◆ **Requirement 1**
In the biography of the actress Julie Weber Sødring, which theater engaged her in 1847?
◆ **Requirement 2**
Pick up the biography of the actress Julie Weber Sødring at the point where it ends.

Danish actor and autobiographer (1823–1894)

Julie Weber Sødring née Rosenkilde (19 July 1823 – 17 April 1894) was a self-taught Danish actress who made her debut in 1843 as Madam Rust in Henrik Hertz's comedy Sparekassen. She was engaged by the Royal Danish Theatre in 1847 where she played roles in plays by the four H's: Holberg, Heiberg, Hertz and Hostrup, often those of older women. Although she never took leading roles, she became popular with her audiences. Sødring retired at the age of 51, after which she recounted her biography to her youngest son Marius who published it in two volumes as Erindringer (1894–95).

==Early life and family==
Born in Copenhagen on 19 July 1823, Rosenkilde was the daughter of the actor Christen Niemann Rosenkilde (1786–1861) and his wife, Maren née Falck Christensen. She was the couple's fifth child. The family lived in a small apartment on Adelgade. When she was six, they moved to Østerbro (Østerbrogade No. 44-46). In 1843, they moved to an apartment at Nyhavn 11. When her father discovered she was a talented imitator of two elderly aunts, he encouraged her to learn theatrical roles of older women as a basis for her debut.

Collected data entries
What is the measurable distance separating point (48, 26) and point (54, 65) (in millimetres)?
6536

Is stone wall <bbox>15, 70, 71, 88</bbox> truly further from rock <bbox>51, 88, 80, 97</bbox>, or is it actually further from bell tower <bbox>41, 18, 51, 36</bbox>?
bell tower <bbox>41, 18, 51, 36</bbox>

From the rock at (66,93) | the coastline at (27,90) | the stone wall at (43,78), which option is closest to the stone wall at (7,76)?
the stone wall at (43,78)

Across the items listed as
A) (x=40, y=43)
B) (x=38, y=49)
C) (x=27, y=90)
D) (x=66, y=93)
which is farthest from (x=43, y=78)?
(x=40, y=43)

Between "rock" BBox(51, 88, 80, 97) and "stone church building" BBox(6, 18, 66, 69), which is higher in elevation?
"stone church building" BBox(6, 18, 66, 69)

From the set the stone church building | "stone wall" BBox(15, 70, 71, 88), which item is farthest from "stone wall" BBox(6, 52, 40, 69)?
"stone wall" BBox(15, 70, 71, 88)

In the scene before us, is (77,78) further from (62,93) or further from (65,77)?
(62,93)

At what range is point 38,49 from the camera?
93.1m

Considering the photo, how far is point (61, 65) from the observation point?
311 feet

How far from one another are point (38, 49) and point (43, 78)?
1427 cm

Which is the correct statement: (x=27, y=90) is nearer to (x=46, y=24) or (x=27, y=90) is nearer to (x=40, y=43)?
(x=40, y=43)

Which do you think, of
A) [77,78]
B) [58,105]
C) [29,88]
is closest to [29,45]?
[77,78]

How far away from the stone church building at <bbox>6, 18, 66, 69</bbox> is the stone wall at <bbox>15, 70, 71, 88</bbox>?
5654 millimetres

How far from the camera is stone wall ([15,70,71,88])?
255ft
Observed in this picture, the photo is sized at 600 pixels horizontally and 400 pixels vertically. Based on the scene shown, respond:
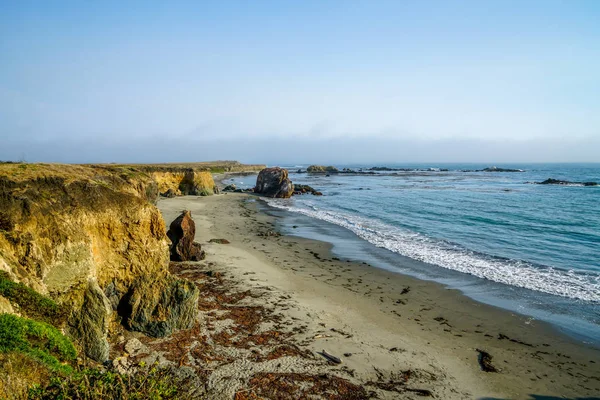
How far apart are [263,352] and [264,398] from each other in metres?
1.67

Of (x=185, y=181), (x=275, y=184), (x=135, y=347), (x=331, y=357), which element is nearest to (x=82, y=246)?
(x=135, y=347)

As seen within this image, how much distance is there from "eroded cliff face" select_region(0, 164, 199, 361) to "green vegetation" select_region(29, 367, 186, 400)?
3.22 metres

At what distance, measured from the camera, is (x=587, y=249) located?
785 inches

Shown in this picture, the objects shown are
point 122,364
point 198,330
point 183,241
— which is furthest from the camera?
point 183,241

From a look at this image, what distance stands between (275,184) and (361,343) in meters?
41.5

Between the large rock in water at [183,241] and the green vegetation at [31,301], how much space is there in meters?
8.68

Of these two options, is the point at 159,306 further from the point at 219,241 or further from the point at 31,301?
the point at 219,241

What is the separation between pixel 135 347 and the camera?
330 inches

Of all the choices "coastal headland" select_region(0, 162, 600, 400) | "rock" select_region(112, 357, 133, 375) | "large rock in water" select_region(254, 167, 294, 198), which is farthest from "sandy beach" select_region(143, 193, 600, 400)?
"large rock in water" select_region(254, 167, 294, 198)

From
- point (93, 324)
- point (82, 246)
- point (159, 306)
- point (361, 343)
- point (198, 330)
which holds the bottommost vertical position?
point (361, 343)

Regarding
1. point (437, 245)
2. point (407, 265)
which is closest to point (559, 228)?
point (437, 245)

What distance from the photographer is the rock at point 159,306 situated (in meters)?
9.08

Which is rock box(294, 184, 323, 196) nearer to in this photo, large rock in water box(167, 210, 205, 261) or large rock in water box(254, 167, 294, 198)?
large rock in water box(254, 167, 294, 198)

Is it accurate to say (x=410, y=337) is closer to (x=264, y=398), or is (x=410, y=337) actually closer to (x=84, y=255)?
(x=264, y=398)
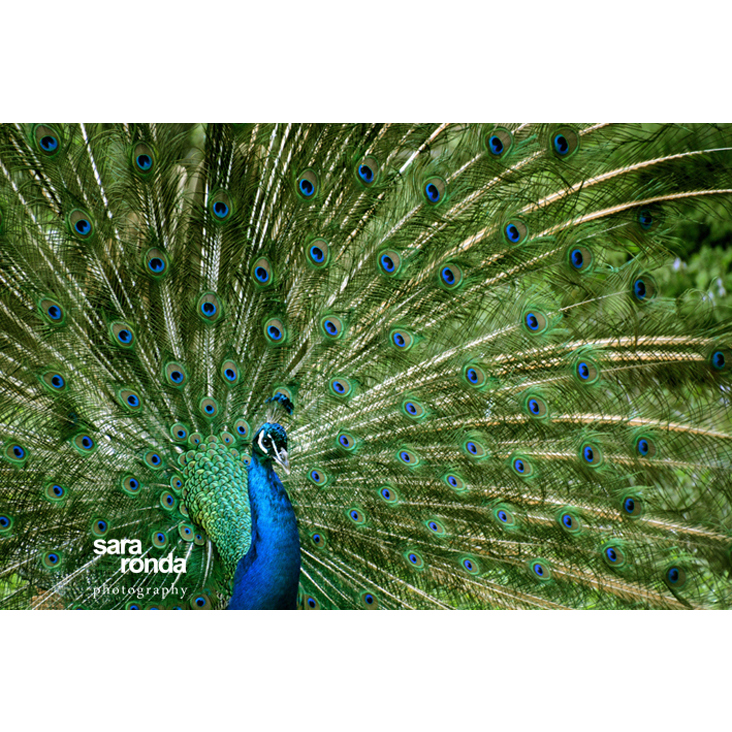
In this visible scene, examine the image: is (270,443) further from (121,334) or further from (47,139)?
(47,139)

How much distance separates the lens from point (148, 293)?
8.54ft

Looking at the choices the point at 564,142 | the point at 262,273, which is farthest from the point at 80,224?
the point at 564,142

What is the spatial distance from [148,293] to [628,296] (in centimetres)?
193

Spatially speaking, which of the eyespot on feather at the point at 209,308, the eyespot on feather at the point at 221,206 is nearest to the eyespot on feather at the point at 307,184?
the eyespot on feather at the point at 221,206

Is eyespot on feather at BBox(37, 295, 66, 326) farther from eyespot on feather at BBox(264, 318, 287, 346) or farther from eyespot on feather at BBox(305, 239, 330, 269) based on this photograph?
eyespot on feather at BBox(305, 239, 330, 269)

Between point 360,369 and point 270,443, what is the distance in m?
0.48

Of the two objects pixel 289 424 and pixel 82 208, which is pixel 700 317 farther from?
pixel 82 208

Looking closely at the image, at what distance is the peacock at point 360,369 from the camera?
2.39 metres

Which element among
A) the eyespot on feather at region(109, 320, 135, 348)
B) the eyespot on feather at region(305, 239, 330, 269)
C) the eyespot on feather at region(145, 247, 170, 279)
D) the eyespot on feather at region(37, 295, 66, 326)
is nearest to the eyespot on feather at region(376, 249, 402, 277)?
the eyespot on feather at region(305, 239, 330, 269)

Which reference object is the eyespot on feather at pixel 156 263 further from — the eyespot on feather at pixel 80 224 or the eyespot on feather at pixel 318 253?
the eyespot on feather at pixel 318 253

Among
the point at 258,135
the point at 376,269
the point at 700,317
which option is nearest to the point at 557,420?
the point at 700,317

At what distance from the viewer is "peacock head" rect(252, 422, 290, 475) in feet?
7.95

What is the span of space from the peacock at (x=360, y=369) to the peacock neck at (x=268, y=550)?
11 mm

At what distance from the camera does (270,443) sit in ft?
8.05
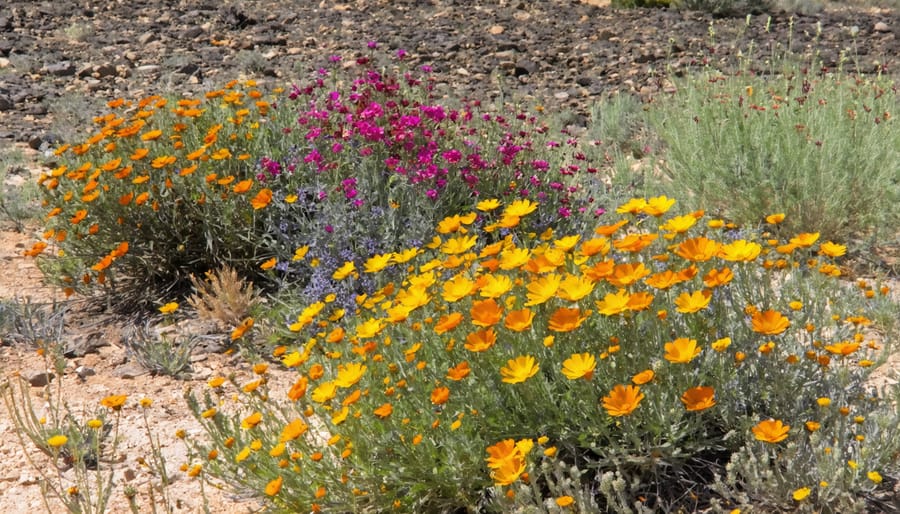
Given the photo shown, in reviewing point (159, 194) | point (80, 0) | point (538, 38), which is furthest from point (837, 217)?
point (80, 0)

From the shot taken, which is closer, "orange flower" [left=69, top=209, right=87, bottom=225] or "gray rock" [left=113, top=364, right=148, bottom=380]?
"gray rock" [left=113, top=364, right=148, bottom=380]

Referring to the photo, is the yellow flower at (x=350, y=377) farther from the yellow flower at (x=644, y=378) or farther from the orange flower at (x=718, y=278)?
the orange flower at (x=718, y=278)

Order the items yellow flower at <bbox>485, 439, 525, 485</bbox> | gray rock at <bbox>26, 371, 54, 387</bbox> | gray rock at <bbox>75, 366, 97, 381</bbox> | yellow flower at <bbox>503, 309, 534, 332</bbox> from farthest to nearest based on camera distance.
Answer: gray rock at <bbox>75, 366, 97, 381</bbox>
gray rock at <bbox>26, 371, 54, 387</bbox>
yellow flower at <bbox>503, 309, 534, 332</bbox>
yellow flower at <bbox>485, 439, 525, 485</bbox>

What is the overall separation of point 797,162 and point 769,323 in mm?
2661

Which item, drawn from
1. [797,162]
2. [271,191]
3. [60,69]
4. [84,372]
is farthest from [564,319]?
[60,69]

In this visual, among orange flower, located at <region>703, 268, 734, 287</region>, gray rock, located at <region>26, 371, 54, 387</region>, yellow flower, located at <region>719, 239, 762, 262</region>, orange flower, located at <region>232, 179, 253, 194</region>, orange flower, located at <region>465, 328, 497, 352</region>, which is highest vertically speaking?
yellow flower, located at <region>719, 239, 762, 262</region>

◆ **Written reply 1**
The Royal Danish Theatre engaged her in 1847.

◆ **Written reply 2**
In May 1849, Julie married the Norwegian-born mineral water manufacturer Christopher Hansen Sødring (1822–1881) with whom she had five children: Rose Cecile (1850), Christen (1852), Johanne Louise (1854), Christopher (1856) and Marius Frederik Carl Adolph (1858).

==Career==
As was the practice at the time, Sødring prepared three roles for her debut, receiving help from the established actresses Anna Nielsen, Johanne Luise Heiberg and Henriette Jørgensen. As a result, in 1843, she performed the old spinster in Le domino noir, Madam Rust in Henrik Hertz's Sparekassen, followed in 1844 by old Madam Buurman in Peter Andreas Heiberg's De Uadskillelige.

Sødring became well known for her roles as spinsters or elderly wives in Ludvig Holberg's plays or in Danish comedies. Thanks to her subdued approach and lack of make-up, she brought her characters to life, often effectively emphasizing her presentations with comic satire. Choosing her roles herself, she became associated with plays by the four H's: Holberg, Heiberg, Hertz and Hostrup, Plagued increasingly by illness, she retired from the stage in 1875 at the age of 51.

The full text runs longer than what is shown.